Российская историческая наука вообще мало интересовалась историей Западной Руси, сознательно или бессознательно проходила мимо нее, поскольку та опиралась на древнерусские феодальные и вечевые традиции, искорененные в Московии и напрочь забытые в петровской России. Ни у одного крупного русского историка XIX века – ни у Сергея Соловьева, ни у Ключевского при всем его внимании к социальному аспекту истории и при том, что он в своем курсе русской истории бегло уделяет внимание и Литовской Руси, ни даже у либерала Милюкова в его «Очерках по истории русской культуры» – мы не найдем описания истории Западной Руси именно как отдельного культурно-политического типа.
До обращения в православие униатов в Америке и их жалоб на местную католическую иерархию русская церковь не видела в униатском населении Австро-Венгрии потенциальных православных, которые так и рвутся назад в русскую православную церковь, желая и территориально присоединиться к России.
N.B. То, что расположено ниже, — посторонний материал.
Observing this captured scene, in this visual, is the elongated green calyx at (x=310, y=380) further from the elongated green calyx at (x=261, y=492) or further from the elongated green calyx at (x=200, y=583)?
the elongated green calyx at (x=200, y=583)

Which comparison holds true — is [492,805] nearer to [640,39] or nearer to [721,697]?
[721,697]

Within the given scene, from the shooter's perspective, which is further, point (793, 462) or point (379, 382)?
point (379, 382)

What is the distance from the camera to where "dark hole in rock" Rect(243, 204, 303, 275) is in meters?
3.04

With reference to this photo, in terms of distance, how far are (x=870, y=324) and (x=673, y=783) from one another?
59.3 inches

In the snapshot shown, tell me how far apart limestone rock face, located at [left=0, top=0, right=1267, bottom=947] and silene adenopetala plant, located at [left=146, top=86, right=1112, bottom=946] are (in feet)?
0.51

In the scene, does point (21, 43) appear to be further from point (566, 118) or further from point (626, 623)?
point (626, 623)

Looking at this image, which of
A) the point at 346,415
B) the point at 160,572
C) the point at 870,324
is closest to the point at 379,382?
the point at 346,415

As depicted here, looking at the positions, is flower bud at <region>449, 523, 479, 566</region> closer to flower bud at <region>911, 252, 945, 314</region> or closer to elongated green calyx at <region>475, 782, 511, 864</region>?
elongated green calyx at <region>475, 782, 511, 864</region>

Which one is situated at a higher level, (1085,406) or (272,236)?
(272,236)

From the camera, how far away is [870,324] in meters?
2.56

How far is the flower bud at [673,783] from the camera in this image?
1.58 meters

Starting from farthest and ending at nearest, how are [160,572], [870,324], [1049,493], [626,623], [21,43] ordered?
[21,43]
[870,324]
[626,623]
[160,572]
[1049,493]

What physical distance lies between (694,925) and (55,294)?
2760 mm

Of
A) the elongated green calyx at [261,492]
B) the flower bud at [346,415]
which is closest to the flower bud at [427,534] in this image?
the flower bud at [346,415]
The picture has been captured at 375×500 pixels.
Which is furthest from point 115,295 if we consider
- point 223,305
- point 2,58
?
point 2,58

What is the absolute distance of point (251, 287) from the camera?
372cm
Но поскольку русская историческая наука прошла мимо Западной Руси именно как отдельной культурной и церковно-политической модели, то и «русскость» русинов стала восприниматься в России не по типу автономной культурной общины, а по модели церковно-государственной. Именно поэтому их симпатию к России ошибочно истолковывали, как стремление вступить в ее состав, стать подданными российского православного императора.
«Американский православный вестник» этому весьма содействовал: выражения «Червонная Русь» и «Угорская Русь», которыми москвофильские будители называли русинское население и земли Галиции и венгерского Прикарпатья, прочно вошли в российский лексикон как потенциально российские территории.
Так на геополитическом горизонте рубежа XIX и XX веков возникла новая символическая страна, «Червонно-Угорская Русь», не имеющая под собой политической реальности, но наполненная реальностью символической, – подобно Константинополю, представлявшему для греков исчезнувшую Византию, маячившую подобно призраку над телом Оттоманской империи, а затем Турции. В сознании панславистов эта «Червонная Русь», по существу бывшая неким «умным» наваждением или градом Китежем, стала на четвертое место в ряду вполне реальных Великороссии, Малороссии и Белоруссии. В этом смысле показательна уже приводимая «Народная история Руси» Иеронима Луцика, написанная за несколько лет перед войной и посвященная предстоятелю русской епархии Платону, архиепископу Алеутскому и Северо-Американскому. В этой истории, начатой с Рюрика, история Галицкой Руси как часть истории Руси Литовской, затем Польши и затем Австрии впервые ставится в единую строку с историей России, или «Руси державной», с обзором московских князей и Российских царей вплоть до современного автору Николая II, здравицей которому и заканчивается последняя страница книги: «Да живет святая, Православная Русь, защитница всего славянства. Да живет Русский Царь и царствующий Дом, Богом данный, блюститель русской силы и чести».[89]
Это уникальная трактовка истории русинов, включенная в Русскую историю. В ней краткие обзоры историй Угорской и Буковинской Руси заканчиваются и обзором «Руси Американской», то есть предвоенного укоренения и своеобразного вторичного «подданства» русинов в русской епархии в Америке.[90]Поэма Иеронима Луцика, посвященная архиепископу Платону
Конечно, это была уже американская книга, оторванная от своей галицкой и карпаторосской почвы и политической реальности. Она давала некий конструкт и одновременно и формулировала, и выражала некую новую идеологию, складывавшуюся у русинов, нашедших в русской американской епархии почву для своего мифа и идеала, – почву, на которой их никто не притеснял и которая их политически ни к чему не обязывала. Такое сознание могло возникнуть только в Америке, то есть при полном отрыве религиозного, культурного и даже этнического сознания от политической реальности Старого Мира, – а главное, при полном отделении Церкви от государства. Русские публикации в Америке, принявшие и даже провоцировавшие эту идеологию и свободно оперировавшие этими понятиями, – «Червонная Русь», «Подъяремная Русь», – сумели убедить в этом мифологическом конструкте-хронотопе определенную часть православной иерархии и духовенства в самой России. Даже архиепископ Тихон (Белавин) в своем выступлении на Мэйфилдском соборе называл русинов – свою основную паству – «русским народом» из Австро-Венгрии.[91]